David concludes "this is comparable to a bathroom sink that has a drain and overflow outlet. When the drain (i.e., American Tunnel) is open the water flows out the bottom of the sink.  However, if you close the drain (i.e. wtih a bulkhead) the water will rise in the sink until it gets to the overflow outlet (i.e. Red and Bonita mine and Gold King 7th Level Adit)."

EPA was working on the nearby Red and Bonita mine since 2010. The summer 2015 work plan was to install a reinforced bulkhead and to remove debris from the Gold King Mine 7th Level Adit and observe "possible changes in the discharge resulting from the installation of the Red and Bonita mine bulkhead."  David speculates on the nature what was plugging the Gold King entrance and comments on EPA and its contractor's culpability in not assessing the situation adequately, but his explanation of the events and processes that ponded the millions of gallons of waste water in the Gold King adit are compelling.

EPA has fact sheets and photos posted about their work at the Red and Bonita mine which began in late July 2015, a couple of weeks prior to the Gold King spill on August 5.   [Red and Bonita mine removal action photo log, July 24, 2015; Red and Bonita Mine Remova]

[Bottom right, map of mine workings including Red & Bonita and Gold Mine King, with named faults.  Credit, EPA with additions by David Briggs]

The January 2015 Removal Action Community Involvement Plan describes the proposed action on the Red and Bonita mine:  "By installing a bulkhead, the mine water will fill the mine workings and eventually a relatively stable hydrostatic level will be reached above the level of the mine. ... It is anticipated that the contamination in the water from the mine will precipitate, while moving through the fractured bedrock along the pre-mining groundwater courses."

The May 22, 2015  EPA "Upper Animas Mining District Fact Sheet" starts off saying "The EPA Superfund Program is conducting a time-critical removal action at the Red and Bonita Mine site during the summer 2015. The action involves installing an engineered, reinforced bulkhead (i.e. massive plug) to control the discharge of contaminated water coming out of the mine adit (i.e. tunnel) and flowing into Cement Creek, a tributary of the Animas River.

Along with this work, EPA also plans to remove the blockage and reconstruct the portal at the Gold King Mine in order to best observe possible changes in discharge caused by the installation of Red and Bonita Mine bulkhead.

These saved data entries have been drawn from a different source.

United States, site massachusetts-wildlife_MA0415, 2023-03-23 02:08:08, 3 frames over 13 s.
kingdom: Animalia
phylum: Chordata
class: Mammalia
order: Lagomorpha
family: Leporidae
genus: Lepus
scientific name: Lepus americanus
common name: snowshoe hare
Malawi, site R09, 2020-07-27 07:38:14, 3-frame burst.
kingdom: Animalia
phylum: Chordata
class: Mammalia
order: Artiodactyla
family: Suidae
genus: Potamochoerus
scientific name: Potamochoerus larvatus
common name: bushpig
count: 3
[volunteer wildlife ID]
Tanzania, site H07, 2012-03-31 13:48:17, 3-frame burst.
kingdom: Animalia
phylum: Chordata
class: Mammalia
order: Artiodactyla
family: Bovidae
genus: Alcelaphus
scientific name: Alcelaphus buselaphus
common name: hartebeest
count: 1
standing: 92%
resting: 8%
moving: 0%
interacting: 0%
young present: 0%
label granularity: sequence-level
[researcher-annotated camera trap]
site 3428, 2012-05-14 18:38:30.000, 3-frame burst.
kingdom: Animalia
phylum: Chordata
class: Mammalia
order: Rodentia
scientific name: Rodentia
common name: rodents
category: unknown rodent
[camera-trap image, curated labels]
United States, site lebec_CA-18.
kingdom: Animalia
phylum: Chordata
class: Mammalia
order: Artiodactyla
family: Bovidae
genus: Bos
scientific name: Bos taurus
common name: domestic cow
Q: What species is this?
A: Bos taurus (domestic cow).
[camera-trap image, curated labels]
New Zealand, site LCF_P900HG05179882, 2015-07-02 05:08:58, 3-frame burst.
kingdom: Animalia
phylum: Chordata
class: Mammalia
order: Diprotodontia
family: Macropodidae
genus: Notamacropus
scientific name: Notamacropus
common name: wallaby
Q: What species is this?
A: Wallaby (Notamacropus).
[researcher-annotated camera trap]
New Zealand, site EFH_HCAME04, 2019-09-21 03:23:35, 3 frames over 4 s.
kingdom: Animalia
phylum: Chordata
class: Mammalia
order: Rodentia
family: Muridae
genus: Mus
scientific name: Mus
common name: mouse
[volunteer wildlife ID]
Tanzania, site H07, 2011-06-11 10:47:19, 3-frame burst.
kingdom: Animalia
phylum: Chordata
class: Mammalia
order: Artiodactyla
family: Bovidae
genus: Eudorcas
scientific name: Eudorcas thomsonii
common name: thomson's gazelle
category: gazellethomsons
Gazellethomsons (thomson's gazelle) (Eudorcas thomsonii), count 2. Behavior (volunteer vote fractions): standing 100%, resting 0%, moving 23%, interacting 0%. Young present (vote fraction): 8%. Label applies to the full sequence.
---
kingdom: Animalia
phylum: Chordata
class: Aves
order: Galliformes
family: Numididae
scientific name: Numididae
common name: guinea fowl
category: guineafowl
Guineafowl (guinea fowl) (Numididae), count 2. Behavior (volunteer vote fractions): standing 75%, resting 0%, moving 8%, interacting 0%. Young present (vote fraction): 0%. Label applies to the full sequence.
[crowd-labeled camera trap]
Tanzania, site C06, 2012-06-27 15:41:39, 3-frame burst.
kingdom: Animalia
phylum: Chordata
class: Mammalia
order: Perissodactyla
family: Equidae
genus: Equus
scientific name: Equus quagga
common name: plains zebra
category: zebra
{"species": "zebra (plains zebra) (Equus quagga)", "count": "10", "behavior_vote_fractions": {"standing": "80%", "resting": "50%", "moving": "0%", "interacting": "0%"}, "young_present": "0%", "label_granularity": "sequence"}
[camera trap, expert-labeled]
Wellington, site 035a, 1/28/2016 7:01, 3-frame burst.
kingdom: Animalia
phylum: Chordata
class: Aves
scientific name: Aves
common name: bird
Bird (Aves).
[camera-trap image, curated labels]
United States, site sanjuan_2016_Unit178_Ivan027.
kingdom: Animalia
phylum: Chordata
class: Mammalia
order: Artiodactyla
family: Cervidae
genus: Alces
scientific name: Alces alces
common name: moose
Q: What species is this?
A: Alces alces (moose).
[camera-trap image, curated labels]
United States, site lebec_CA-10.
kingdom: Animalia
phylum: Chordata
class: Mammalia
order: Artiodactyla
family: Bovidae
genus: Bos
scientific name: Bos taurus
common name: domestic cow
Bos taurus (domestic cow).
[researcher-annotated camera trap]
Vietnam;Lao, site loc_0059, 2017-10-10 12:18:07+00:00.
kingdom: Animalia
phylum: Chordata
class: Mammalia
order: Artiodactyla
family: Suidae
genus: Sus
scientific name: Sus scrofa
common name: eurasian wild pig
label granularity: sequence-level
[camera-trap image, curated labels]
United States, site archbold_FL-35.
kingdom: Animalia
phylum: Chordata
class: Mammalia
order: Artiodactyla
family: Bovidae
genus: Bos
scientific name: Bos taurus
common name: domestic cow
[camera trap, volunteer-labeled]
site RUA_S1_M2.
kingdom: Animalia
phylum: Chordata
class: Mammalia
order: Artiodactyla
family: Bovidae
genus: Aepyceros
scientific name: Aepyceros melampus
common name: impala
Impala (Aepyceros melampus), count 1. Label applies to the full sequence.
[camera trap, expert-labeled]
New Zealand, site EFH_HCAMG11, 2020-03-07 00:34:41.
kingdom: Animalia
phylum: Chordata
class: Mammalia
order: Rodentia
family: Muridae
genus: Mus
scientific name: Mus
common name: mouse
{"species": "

The Gold King Mine is the closest mine to the Red and Bonita Mine and is located higher on the mountain. Entry into the Gold King Mine workings will depend on the conditions encountered following portal construction."

However, a June 25, 2014 Task Order Statement of Work to EPA contractor Environmental Restoration, LLC, warns that "The Gold King Mine has not had maintenance of the mine working since 1991, and the workings
have been inaccessible since 1995 when the mine portal collapsed. This condition has likely caused impounding of water behind the collapse. ln addition, other collapses within the workings may have occurred creating additional water impounding conditions. Conditions may exist that could result in a blow-out of the blockages and cause a release of large volumes of contaminated mine waters and sediment from inside the mine, which contain concentrated heavy metals." [emphasis added]

What's not clear is whether EPA's contractor actually starting (or even finished) the new bulkhead in the Red & Bonita mine.  Their planning document said the work would be completed in September 2015.  The photos of the work show only the external ponds and berms.   

Was the waste water released from the Gold King filling up over the past 20 years or was it newly introduced?

If the bulkhead in the Red & Bonita were put in place in late July, it would take just about a week for the 300 gallons per minute flow out of that mine to back up and total the 3 million gallons spilled out of the Gold King.   This is a question that needs to be clarified with EPA.